If the situation is not as bad as is made out, then tell us
what is the truth of the matter? When criminals can flagrantly
and in broad daylight come to the centre of the downtown shopping
area in the capital city and shoot up the place, is this not
cause for concern? If criminals can boldly shoot at the police
the next day and if two prison officers can be murdered in
their hometown, are we to feel anyone is secure?
What the Minister fails to grasp is that these public shootings
and killings convey that no one is safe anywhere and at any
time. Telling us that crime is being contained when we see
evidence to the contrary just makes him and the police look
foolish. Furthermore, if it is known where most of the crimes
are being committed, as is claimed, it should follow that
it is also known by whom.
Why, therefore, is the detection rate the lowest ever for
murder (some 25 per cent)? Why is there this prevalence of
hard drugs in the country? Someone is bringing them in, surely.

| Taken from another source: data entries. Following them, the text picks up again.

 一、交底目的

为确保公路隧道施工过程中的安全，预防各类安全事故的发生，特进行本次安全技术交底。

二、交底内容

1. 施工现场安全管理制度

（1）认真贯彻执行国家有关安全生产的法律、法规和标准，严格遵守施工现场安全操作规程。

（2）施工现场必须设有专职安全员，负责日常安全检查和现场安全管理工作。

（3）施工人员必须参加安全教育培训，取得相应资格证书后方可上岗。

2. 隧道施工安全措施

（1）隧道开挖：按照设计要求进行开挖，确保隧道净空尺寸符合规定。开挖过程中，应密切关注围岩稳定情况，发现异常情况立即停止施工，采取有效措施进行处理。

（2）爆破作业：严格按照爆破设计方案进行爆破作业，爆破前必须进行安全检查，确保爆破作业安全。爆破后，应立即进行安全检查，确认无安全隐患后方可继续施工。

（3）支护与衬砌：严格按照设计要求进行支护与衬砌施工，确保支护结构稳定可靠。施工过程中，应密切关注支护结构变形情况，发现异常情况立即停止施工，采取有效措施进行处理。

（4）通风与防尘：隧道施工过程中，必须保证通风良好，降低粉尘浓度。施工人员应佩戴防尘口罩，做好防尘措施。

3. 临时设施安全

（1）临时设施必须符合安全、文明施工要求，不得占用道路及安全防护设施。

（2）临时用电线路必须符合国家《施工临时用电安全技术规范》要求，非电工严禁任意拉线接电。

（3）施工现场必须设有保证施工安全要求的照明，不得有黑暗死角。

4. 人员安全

Why are communities forced to take their own action in the
face of fears of kidnappings, carjackings and the like? Answer
Amid all of this is suddenly this talk of lockdown.
If this has to happen at all, should it be by announcement?
In any event, the time for that was more than a year ago,
when the authorities were still burying their heads on the
sand. Even now they are still in denial while the rest of
the country is crying out for some solutions and responsible
leadership in treating with these crucial concerns.
Perhaps it is time to consider declaring a state of emergency
to effectively treat with our violent crime situation.